We speculate that most if not all eukaryotic genes have evolved cassette exons to augment tissue-specific protein function during bouts of elevated environmental stress or chemical exposure. Here we propose a new scheme for visualizing gene structures, defined by cassette exon organization, which emphasizes gene structure over sequence, to facilitate interpretations of how multiple transcript variants can arise from a single gene. As shown in Fig. 2A, our cassette exon visualization pictograph methodology, which we abbreviate as CEViP, stems from the observation that all coding exons exist in one of nine possible reading frames with respect to their intron/exon border, which we refer to as exon junction frame codes: 1–9 [see inset to Fig. 2A; frame code 1 = (0,0); 2 = (0,+1); 3 = (0,+2); 4 = (+1,0); 5 = (+1,+1); 6 = (+1,+2); 7 = (+2,0); 8 = (+2,+1); and 9 = (+2, +2)]. The CEViP modeling convention allows rapid identification of cassette exon structures embedded in transcriptomic sequences, which we define as any modular exonic component organized to be skipped in the mature mRNA transcript without altering the standard reading frame. The CEViP approach also provides new insights into the evolutionary relationships among distinct NR families and subfamilies, which would be more difficult to identify using traditional sequence alignments and hierarchical clustering methods generated by programs like MUSCLE or Clustal X version 2 (Edgar, 2004; Larkin et al., 2007). CEViP modeling provides valuable insight into the splicing potential of an exon and the cumulative sensitivity of a gene to AS mechanisms.
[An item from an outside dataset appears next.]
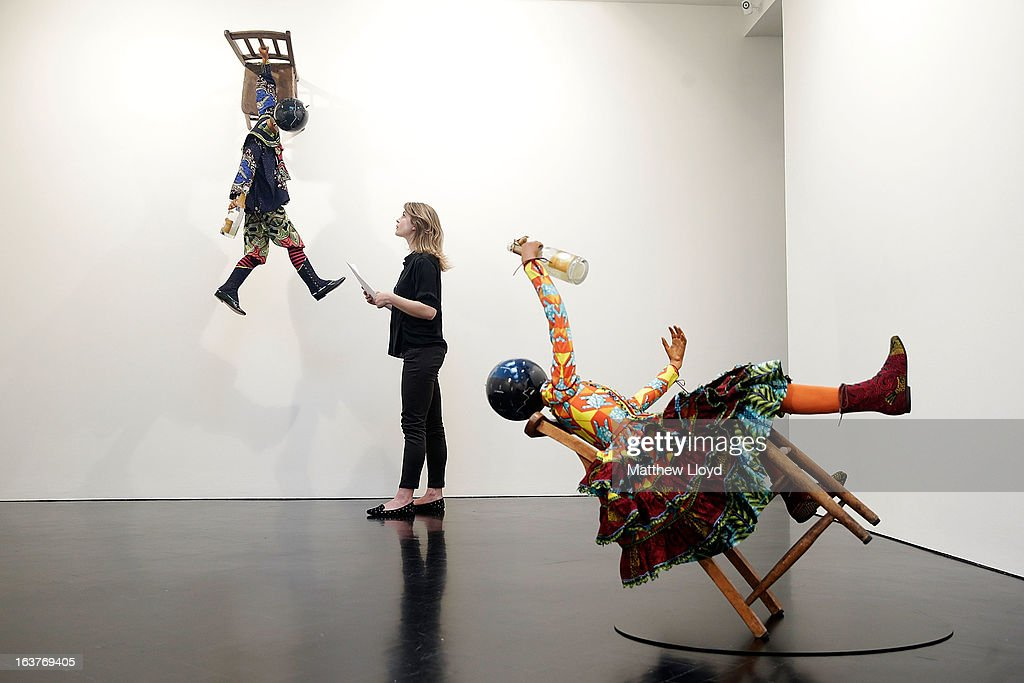 A curator poses alongside sculptures 'Champagne Kid (hanging)' and 'Champagne Kid (leaning)', part of the Pop! exhbition by Yinka Shonibare, MBE at the The Stephen Friedman Gallery on March 15, 2013 in London, England. The exhibition, which explores themes of corruption and excess, runs from 16th March to the 20th April 2013.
A schematic representation for each of the 48 human NR genes, generated using the CEViP methodology is shown in Supplemental Fig. 1, and a summary of these details is presented in Supplemental Table 1. In Fig. 2B, the four general classes of cassette exons are highlighted in comparison with a prototype transcript that encodes no cassette exons. These four classes include: 1) N- or carboxy (C)-terminal encoding cassette exons; 2) internal cassette exons with complete or 3) incomplete reading frames, and 4) multiexonic, internal cassettes that must be skipped in combination to retain the standard reading frame. The modeling output of the CEViP methodology can also be used to explore questions relating to NR structure/function as exemplified for HNF4α (NR2A1) in Fig. 3 and the VDR (NR1I1) in Fig. 4.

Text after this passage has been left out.